Planning permission basics
Generally, if you are building something new, making a major change to the building such as an extension or changing the use of a building, then you will likely need planning permission. To find out, you can contact your local planning authority who will be able to confirm if this is the case and what you need to do.
Planning permission can be applied for online in most cases but you cannot carry out the work until you have it. If you do, you could face an enforcement notice that requires you to undo the work done – so take down an extension or remove a garage, for example, if they should have had the permission in the first place.
The good news is that there is a range of building projects that don’t require planning permission and fall under what is called ‘permitted development rights’. For homeowners, the kinds of developments that might fall under this include those that have no impact on neighbours or on the environment. Again, the local planning authority can offer exact advice on this for your area.
Things you can do without planning permission
While it always pays to check before starting the work, there are a range of things you can do under permitted development rights or PDR.
If you are changing the internal layout of the house without extending the overall footprint (size) of it, then you can often do this work under PDR. Watch out for building regulations that will apply to aspects of the project such as structural elements or anything effecting gas or electricity.
If you are adding a garage as an integral part of your home, then this can count as internal remodelling and doesn’t require any planning permission, again as long as the overall footprint isn’t increased.
Single storey extensions
You can add a single storey extension to your home as long as it applies to certain standards.

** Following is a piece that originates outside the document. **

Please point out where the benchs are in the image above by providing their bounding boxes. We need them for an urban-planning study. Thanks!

These include:
- Extension isn’t forward of the principle elevation
- Materials are similar to the home
- It is no more than three metres high if within two metres of a boundary and no more than four metres high anywhere else
- Rear extension are no more than four metres in depth on a detached house or three metres on a semi-detached or terrace
- Side extensions are no wider than half the width of the original property
- You aren’t in a conservation area or Area of Outstanding Natural Beauty
Both conservatories and orangeries are treated under the regulations in much the same way as single storey extensions. So if they follow the rules stated above, then they usually don’t require planning permission.
Porches need to be no taller than three metres to avoid the need for planning permission and must not have a ground area bigger than three square metres. They also need to be more than two metres away from a boundary beside a highway – in other words, the street – so if your front door opens onto your street, you can’t add a porch without planning permission.

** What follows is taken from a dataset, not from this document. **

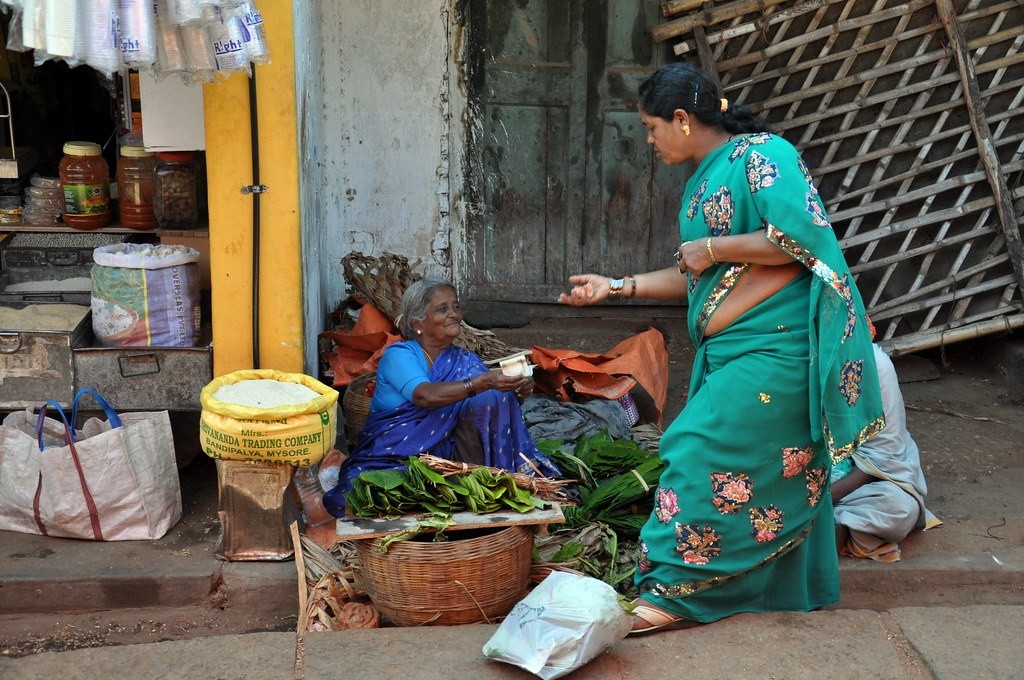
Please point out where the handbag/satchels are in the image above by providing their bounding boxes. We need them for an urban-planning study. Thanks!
[483,569,633,680]
[0,389,182,541]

Several garden features can be added without planning permission providing they comply with a few rules. Gates, walls and fences, for example, need to be under one metre in height when next to a highway and no more than two metres high anywhere else. There is an exclusion regarding listed buildings but this is the case with almost everything else too.
Decking is a great way to create a garden feature and if this is on the ground, then planning permission isn’t required. If you are planning to make a raised platform for the decking then it would need permission if it is more than 300mm in height.
If you want to add cladding to the exterior of your building, you can do this as long as you don’t fall within Article 1 (5) areas such as conservation areas. Otherwise, it falls under permitted development and can be done without planning permission.
Solar panels are a popular way to gain power for your home and save on utility bills. You can add them to your roof as long as they are no more than 200mm above the plane of the wall or roof and that the highest part of them isn’t above the highest part of the roof (but not including the chimney). There are limits that apply to free standing panels to check.